By Wanjiku wa
Ngugi
Saturday, February 22, 2014.
Joe
walked towards me half of his upper body slightly angled forward as if his legs
were slower. Even from the distance between us, his eyes seemed to bulge out,
perhaps because they were bloodshot, like they had been dipped in red paint.
His nostrils moving from big, then small in quick succession. His fingers
folded over in balls making his knuckles shine from their darkness. His large
muscles burst out of his t-shirt which was tucked into brown swede corduroys. I
took my eyes off him. The silence ceased. “This is the Grand Central Station,
Fuck y´all this is New York City, yes this is big smoke, where your dreams
dissipate in to thin air, Poof” shouted an old man, arms, covered in bright
blue and yellow clothing.
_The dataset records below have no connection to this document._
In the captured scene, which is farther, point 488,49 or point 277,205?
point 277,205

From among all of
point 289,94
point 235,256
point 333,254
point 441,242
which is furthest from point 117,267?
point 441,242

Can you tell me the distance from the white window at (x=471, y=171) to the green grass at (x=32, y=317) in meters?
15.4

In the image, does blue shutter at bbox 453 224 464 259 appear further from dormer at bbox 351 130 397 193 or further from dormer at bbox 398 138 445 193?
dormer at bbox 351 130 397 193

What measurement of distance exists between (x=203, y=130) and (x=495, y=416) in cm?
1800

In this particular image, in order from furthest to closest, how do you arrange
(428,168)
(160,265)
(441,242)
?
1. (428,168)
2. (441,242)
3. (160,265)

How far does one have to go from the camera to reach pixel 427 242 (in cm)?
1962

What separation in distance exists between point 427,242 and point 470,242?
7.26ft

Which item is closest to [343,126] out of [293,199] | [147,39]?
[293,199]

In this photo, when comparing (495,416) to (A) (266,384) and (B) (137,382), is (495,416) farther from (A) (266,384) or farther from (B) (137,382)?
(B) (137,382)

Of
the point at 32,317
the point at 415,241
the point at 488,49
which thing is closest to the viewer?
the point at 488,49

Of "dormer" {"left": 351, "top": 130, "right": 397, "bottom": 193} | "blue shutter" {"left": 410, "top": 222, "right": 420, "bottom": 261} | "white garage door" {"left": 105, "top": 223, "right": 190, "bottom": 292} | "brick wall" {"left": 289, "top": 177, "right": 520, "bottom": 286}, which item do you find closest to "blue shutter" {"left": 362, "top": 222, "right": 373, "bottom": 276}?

I turned back to Joe. Total silence. He was almost
here. I wanted to run, away, but I stood firmly planted right by the train
ticket booth. His face folded. Smiling. No, crying. Confusion. He was here. I
reached out, he collapsed in my arms. Too heavy. I staggered. I was the first
to hit the floor. I heard a scream. Not
from him or I. So I didn´t care. I held on to Joe´s clean shaven head on my
lap, ignoring the burning on my buttocks. I held him. Like I had always. My
hands dripping with Joe´s tears.
“Is there a problem?”
I looked up. An older woman with spectacles
balancing on her nose and pushing a bag of groceries asked. I shook my head.
She walked on. There were other stares. A spectacle. We were a spectacle. I
glared back. It was not enough.
“Move away, move away,” I screamed. “Nothing to
see here, go away.” The last words with not so much conviction. I had done this
before. Held him in my arms, many times. But this was the first time in public.
In a way, I had helped compose it. I am creative. I write. Especially poetry.
Mostly haikus. Desire. Violence. Peace. But mostly I write about love. On paper
I am loved. I can sing on paper. Harmonized melodies find me easily. When the
ink dries up, I am left with just me. I am lonely.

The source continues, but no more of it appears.